From where we sat at the auction house, she motioned to a long row of miniature clown figures that looked as long and as colorful as a parade. I had basically ignored them because I don’t get too much into toys, and she does. But I decided to take a closer look because there were so many of them – 200 or more – and they were so small. (Click on the photo above to see a fuller view.)
What do you do with painted gold-plated pewter clowns no more than 2″ tall? Collect them, I suppose, and this must have been someone’s very large collection. The auction house had grouped them on individual trays based on the subjects they were portraying.
There were clowns as firefighters, clowns as musicians, clowns as athletes, clowns as circus entertainers, clowns as cowboys. Several of the groupings were unpainted clowns in their natural gray pewter color.
On the bottom of one, I found the maker, Spoontiques. Made in Taiwain. I wasn’t able to learn much about the company’s clowns on the web. Spoontiques is located in Stoughton, MA., and according to its website, has been making gifts and collectibles for 40 years. It sells (or imports) other products, including birdhouses, business card holders, pillboxes, lighthouses and stepping stones.
One site selling the clowns noted that they were 22K gold-plated and hand painted. The company sells only to retailers, not to collectors.
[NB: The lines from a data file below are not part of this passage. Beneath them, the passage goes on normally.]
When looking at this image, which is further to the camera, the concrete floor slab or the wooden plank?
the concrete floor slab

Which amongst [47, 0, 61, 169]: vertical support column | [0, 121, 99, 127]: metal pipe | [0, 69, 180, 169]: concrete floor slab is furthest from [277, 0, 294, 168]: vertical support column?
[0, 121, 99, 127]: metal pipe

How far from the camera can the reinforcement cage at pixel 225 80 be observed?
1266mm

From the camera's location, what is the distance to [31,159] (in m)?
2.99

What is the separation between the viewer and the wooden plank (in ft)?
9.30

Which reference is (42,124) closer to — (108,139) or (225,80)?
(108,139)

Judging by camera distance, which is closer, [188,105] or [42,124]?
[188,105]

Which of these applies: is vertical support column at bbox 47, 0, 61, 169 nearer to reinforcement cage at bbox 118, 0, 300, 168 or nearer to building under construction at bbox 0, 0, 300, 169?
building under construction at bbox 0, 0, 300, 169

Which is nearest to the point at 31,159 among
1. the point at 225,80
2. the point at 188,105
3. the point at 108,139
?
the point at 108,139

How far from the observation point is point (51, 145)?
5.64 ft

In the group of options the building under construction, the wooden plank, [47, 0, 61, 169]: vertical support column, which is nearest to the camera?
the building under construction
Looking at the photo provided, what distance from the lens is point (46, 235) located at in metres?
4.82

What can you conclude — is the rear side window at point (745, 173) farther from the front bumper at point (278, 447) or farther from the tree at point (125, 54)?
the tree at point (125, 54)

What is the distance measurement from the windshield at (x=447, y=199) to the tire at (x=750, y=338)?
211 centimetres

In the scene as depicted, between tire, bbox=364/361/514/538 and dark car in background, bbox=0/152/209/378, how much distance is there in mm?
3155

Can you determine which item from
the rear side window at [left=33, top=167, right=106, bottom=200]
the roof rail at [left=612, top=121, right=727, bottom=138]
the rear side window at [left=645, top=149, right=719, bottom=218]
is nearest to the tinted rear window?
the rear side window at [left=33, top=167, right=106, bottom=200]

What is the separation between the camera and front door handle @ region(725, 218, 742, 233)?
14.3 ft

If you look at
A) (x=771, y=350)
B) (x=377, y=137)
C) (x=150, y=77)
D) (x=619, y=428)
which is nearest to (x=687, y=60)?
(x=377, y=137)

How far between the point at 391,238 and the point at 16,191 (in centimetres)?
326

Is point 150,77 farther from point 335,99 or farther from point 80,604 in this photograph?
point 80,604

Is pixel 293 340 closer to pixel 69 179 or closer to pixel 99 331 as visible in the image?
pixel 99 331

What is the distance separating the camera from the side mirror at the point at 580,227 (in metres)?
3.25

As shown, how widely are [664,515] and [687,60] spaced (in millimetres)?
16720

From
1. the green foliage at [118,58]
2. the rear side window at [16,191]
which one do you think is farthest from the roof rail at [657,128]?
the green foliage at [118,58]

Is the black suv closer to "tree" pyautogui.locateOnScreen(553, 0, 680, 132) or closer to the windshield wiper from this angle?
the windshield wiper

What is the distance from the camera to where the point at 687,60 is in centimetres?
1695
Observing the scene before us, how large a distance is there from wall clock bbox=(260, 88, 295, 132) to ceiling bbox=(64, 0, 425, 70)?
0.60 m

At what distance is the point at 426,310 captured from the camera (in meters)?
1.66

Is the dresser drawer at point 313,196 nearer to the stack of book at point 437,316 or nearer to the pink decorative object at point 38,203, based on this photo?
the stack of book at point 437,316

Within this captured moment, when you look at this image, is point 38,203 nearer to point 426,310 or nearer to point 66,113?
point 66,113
There’s apparently a market out there for them, and they appear to be collectible. In Googling, I came across several shops that sell Spoontiques and other miniature clowns. When I think of miniatures, I think of dollhouses, but apparently there are all kinds of miniature collectors and collectibles (and also a toy and miniature museum).
One of the pieces at auction still had a price tag on it: $20. I found the prices at one site ranging from about $20 to $50 per piece. Another was selling them (most were unpainted pewter) from about $14 to $22 each. On eBay, a set of barbershop clowns sold for as much as $25; three single clowns with balloons sold for $4. Most did not sell.
At the auction, buyers had to bid per clown (there were six to eight on each tray) and were given a choice of trays. The first highest bid was $1.75 per clown and the bidder took 24. Another was $1.50 per clown, and the bidder took 25. The last was $1.25 each and the bidder took the rest: about 175.
Sounds like a bargain to me – if only you can sell them all.